[Source extract]:
>> START
Straight From The Teet 035 [7 Albums, 7 Days]

Straight From The Teet 035 [7 Albums, 7 Days]

I would first like to send my condolences over to all the families who were unfortunately effected by this week's terrible east coast storm. Being from Connecticut myself, I know how odd it is to see massive flooding in areas that have never experienced something so violent before. To all of my readers who might have been affected by this, I am extremely sorry and I wish you the best. If anyone can contribute to helping out those who are far less fortunate, we here at EARMILK would truly appreciate it and I know that all who lost loved ones and homes in the storm are too. Thank you from the bottom of our hearts here at EARMILK.com.


True fans of music spend countless hours searching for that next great song, album or artist, whether it be online or in a local record shop. The beautiful thing about music in today’s age is that technology has created an infinite supply of great music that is available to us at the click of a mouse. How perfect is that? We can discover a brand new artist on the opposite side of the globe in seconds without a radio or a music television channel. It only makes sense that a website so dedicated to this gorgeous universe of music would want to celebrate the greatness and share it with anyone who is looking.

My name is Eric and I am your host of Straight from the Teet, where I will delve into 7 new albums per week as well as 1 randomly chosen throwback record and let you know which tracks I loved from the albums I listened to. I hope that my exploration through this never-ending sea of music will help satisfy that hunger for the brand new tracks you have been seeking.
>> END
[Work to complete]: Repeat the passage of the Straight From The Teet post that opens with the words containing "My name is Eric" and closes with "have been seeking.", keeping every word and mark unchanged.

[Extracted records]:
>> START
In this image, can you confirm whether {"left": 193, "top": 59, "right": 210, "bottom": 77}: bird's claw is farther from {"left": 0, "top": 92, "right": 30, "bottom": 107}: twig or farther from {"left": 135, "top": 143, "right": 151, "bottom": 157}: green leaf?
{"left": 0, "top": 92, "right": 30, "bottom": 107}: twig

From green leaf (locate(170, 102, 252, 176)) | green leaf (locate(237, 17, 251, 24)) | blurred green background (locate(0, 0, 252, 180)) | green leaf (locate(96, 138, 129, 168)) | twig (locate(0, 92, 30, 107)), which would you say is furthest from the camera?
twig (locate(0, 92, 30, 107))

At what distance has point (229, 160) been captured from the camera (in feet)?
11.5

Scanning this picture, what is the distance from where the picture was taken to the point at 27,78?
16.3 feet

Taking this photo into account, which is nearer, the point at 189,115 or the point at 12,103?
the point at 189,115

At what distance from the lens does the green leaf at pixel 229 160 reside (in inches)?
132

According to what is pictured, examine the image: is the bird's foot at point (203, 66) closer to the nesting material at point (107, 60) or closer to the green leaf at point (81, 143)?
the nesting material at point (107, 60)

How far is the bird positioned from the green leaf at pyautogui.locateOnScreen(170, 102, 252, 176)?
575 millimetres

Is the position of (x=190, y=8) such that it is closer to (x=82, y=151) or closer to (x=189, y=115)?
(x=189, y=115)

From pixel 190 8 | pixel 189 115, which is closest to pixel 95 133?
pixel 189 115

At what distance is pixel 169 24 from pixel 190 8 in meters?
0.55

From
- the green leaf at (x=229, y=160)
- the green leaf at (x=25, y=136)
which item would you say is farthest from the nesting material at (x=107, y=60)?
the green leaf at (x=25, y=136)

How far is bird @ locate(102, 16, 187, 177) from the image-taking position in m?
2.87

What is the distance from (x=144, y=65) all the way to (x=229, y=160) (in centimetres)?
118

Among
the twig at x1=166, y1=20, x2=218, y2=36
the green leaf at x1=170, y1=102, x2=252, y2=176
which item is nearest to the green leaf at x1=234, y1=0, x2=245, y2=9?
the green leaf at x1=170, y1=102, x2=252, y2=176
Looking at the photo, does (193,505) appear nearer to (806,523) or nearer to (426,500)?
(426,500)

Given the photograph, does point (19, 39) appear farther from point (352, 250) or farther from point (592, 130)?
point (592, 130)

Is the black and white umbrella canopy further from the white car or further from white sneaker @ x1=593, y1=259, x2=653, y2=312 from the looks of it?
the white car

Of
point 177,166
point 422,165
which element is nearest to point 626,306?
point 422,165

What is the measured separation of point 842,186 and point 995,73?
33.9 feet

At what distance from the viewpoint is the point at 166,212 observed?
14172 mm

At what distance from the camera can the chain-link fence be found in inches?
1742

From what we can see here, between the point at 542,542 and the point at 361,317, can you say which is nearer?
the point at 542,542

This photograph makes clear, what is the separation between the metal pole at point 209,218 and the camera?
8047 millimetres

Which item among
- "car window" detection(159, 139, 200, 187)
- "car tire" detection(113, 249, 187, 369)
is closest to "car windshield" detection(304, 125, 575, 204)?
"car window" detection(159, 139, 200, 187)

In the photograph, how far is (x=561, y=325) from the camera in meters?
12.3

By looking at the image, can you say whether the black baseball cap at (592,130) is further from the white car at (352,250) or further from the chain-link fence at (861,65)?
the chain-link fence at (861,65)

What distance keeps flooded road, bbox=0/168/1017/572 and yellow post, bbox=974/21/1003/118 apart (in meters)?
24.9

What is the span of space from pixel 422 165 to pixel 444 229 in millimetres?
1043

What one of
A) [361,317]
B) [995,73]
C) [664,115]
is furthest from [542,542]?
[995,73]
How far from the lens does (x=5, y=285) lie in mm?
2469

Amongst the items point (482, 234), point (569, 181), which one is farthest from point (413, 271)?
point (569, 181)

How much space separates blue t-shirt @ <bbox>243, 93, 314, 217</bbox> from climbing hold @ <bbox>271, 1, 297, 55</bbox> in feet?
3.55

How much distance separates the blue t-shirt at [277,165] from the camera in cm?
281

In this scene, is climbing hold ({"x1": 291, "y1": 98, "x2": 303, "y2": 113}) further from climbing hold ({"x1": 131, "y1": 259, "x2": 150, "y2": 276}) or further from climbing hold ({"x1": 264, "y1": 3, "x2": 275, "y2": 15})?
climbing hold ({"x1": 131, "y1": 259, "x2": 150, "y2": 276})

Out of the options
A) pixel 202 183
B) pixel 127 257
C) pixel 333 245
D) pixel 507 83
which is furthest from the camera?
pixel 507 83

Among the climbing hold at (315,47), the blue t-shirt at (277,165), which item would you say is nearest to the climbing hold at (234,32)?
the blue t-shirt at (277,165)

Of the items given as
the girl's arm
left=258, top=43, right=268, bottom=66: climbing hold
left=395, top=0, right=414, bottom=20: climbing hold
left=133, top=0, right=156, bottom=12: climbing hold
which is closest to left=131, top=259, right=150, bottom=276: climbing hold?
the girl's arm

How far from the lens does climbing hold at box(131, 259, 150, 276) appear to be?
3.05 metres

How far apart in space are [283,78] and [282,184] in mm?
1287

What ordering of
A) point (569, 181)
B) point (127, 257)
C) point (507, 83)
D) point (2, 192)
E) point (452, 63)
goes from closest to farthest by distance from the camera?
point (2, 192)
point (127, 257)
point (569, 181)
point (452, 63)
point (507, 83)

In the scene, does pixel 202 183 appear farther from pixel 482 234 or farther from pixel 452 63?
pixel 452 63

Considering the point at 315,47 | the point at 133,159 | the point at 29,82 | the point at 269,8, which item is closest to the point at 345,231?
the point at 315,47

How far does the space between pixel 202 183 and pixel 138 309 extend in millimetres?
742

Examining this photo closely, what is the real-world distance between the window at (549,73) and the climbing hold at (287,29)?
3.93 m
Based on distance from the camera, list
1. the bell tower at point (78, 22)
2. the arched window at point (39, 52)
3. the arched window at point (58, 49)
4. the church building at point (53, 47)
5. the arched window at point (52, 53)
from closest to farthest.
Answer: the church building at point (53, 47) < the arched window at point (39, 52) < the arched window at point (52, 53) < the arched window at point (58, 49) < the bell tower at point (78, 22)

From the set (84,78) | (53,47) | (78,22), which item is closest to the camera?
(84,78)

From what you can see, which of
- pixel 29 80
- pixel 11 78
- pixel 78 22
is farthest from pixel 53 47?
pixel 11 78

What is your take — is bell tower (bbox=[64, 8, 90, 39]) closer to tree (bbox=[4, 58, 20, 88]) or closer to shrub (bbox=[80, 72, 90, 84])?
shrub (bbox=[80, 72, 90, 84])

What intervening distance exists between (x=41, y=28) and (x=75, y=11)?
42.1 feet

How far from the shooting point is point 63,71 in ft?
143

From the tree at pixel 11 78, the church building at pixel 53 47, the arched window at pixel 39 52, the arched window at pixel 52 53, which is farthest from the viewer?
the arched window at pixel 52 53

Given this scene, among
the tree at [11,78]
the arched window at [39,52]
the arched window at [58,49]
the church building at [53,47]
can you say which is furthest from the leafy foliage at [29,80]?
>> END
[Answer in full]:
My name is Eric and I am your host of Straight from the Teet, where I will delve into 7 new albums per week as well as 1 randomly chosen throwback record and let you know which tracks I loved from the albums I listened to. I hope that my exploration through this never-ending sea of music will help satisfy that hunger for the brand new tracks you have been seeking.